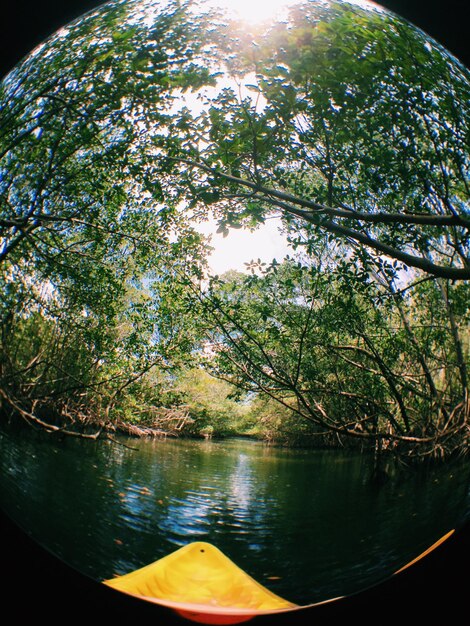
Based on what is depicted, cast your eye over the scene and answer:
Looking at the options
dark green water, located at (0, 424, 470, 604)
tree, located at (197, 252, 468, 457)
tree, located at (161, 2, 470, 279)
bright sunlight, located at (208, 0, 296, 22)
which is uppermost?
bright sunlight, located at (208, 0, 296, 22)

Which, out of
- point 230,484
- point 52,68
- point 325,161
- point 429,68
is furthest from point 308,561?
point 52,68

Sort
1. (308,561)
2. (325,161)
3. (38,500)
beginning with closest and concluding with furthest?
(308,561)
(38,500)
(325,161)

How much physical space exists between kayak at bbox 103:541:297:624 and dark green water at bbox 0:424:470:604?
5 centimetres

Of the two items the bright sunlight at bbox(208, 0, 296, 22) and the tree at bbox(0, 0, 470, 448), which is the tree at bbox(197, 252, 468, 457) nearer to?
the tree at bbox(0, 0, 470, 448)

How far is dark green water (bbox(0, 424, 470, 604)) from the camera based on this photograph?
1.45 m

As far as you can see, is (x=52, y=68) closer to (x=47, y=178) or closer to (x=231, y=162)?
(x=47, y=178)

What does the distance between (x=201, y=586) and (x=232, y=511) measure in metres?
0.44

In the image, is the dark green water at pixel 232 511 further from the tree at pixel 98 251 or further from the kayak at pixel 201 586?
the tree at pixel 98 251

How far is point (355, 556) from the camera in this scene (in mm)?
1520

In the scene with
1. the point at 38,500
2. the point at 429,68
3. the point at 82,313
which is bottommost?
the point at 38,500

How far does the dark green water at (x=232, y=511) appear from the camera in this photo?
1451mm

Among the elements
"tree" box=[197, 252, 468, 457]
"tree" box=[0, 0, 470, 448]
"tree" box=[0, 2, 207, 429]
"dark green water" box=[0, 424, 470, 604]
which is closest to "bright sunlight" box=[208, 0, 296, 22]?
"tree" box=[0, 0, 470, 448]

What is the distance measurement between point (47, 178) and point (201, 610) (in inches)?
87.7

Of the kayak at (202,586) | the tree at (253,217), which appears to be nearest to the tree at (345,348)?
the tree at (253,217)
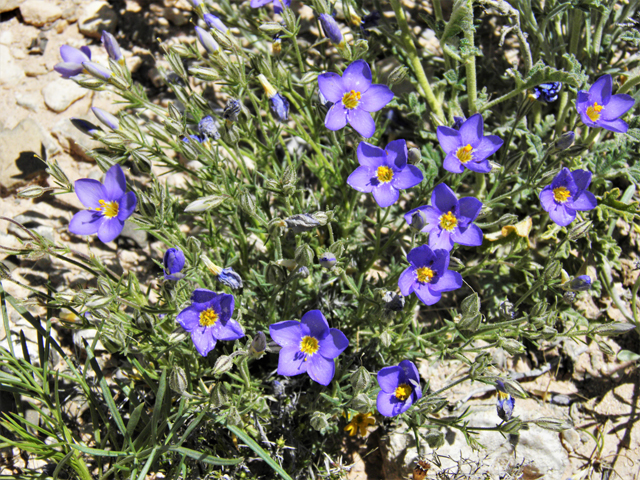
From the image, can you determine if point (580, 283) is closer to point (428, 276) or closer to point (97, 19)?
point (428, 276)

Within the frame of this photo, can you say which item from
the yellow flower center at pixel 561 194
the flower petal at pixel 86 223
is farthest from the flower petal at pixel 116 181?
the yellow flower center at pixel 561 194

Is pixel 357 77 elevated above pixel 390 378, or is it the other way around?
pixel 357 77

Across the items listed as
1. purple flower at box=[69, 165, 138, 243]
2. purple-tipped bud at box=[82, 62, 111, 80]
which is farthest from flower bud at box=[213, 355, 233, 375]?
purple-tipped bud at box=[82, 62, 111, 80]

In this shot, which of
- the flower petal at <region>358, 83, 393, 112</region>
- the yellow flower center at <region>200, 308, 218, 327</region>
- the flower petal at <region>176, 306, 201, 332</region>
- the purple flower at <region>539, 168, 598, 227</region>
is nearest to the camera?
the flower petal at <region>176, 306, 201, 332</region>

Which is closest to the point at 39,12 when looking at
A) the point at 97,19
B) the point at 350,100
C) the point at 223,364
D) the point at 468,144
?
the point at 97,19

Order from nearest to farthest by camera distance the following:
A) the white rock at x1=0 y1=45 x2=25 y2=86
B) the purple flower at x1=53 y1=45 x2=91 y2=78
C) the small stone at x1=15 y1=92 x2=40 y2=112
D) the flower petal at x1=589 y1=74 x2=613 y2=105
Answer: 1. the flower petal at x1=589 y1=74 x2=613 y2=105
2. the purple flower at x1=53 y1=45 x2=91 y2=78
3. the small stone at x1=15 y1=92 x2=40 y2=112
4. the white rock at x1=0 y1=45 x2=25 y2=86

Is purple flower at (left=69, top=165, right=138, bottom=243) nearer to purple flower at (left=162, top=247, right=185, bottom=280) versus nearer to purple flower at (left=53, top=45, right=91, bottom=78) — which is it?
purple flower at (left=162, top=247, right=185, bottom=280)

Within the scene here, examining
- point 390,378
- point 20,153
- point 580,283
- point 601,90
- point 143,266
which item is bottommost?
point 143,266

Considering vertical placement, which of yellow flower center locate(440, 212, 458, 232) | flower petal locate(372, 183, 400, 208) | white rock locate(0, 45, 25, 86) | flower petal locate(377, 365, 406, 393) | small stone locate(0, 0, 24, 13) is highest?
small stone locate(0, 0, 24, 13)

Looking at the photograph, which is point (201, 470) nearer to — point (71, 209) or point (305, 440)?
point (305, 440)
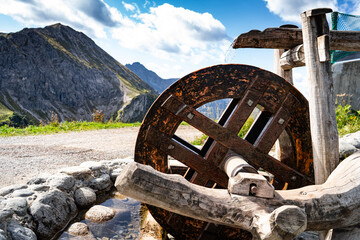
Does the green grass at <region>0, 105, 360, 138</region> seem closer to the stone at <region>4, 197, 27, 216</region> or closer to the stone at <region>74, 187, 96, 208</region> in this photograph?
the stone at <region>74, 187, 96, 208</region>

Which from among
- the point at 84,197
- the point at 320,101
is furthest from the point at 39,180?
the point at 320,101

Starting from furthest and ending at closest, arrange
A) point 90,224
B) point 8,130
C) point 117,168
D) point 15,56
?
1. point 15,56
2. point 8,130
3. point 117,168
4. point 90,224

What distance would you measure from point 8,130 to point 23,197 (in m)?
7.42

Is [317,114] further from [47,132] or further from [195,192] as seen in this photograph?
[47,132]

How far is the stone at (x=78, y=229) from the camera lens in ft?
9.52

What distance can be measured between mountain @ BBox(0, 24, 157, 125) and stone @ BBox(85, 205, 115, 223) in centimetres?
8217

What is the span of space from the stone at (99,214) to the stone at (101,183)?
0.50 meters

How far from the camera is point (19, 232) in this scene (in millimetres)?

# Problem description
Reproduce word for word the lines above, from the one containing "Order from nearest" through the one containing "4. the white rock at x1=0 y1=45 x2=25 y2=86", with both of those lines included.

# Exercise solution
Order from nearest to farthest by camera distance the following:
A) the white rock at x1=0 y1=45 x2=25 y2=86
B) the purple flower at x1=53 y1=45 x2=91 y2=78
C) the small stone at x1=15 y1=92 x2=40 y2=112
D) the flower petal at x1=589 y1=74 x2=613 y2=105
Answer: 1. the flower petal at x1=589 y1=74 x2=613 y2=105
2. the purple flower at x1=53 y1=45 x2=91 y2=78
3. the small stone at x1=15 y1=92 x2=40 y2=112
4. the white rock at x1=0 y1=45 x2=25 y2=86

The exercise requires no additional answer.